Западная сторона цитадели, обращенная к городу, пересекается обрывом и в этом месте крепостной вал заменяет [192] железная решетка. Под ногами лежит светло- бурый Каир, загадочный как сфинкс, в садах и пальмовых листьях; дальше стелется зеленая низменность с плесами Нила, а на горизонте застыли волны песчаного Океана-Сахары с маяками — пирамидами на берегу.

К “Скачку мамелюка”, так называется обрыв, идут побывав в Иосифовом колодце. Человек, только что выбравшись из недр земли, не ожидает видеть ее с высоты птичьего полета и, обвороженный, смотрит вдаль без слов и без мыслей, точно попал на тот баснословный остров где все забывается — и друзья, и слава, и родина....

Если Тольби прав относительно первоначального значения колодца, мне понятно почему Фараонов виночерпий, по выходе из темницы, не вспомнил о своем товарище заключения.
---*---
◆ Задание
Перечислите всё, что, согласно тексту о каирской цитадели, забывается на баснословном острове. Эти данные для работы не нужны.

◆ Исходные данные
---*---
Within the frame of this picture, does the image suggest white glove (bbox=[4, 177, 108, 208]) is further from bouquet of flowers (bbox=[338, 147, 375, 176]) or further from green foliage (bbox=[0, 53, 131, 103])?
---*---
◆ Выполненное задание
На баснословном острове забываются друзья, слава и родина.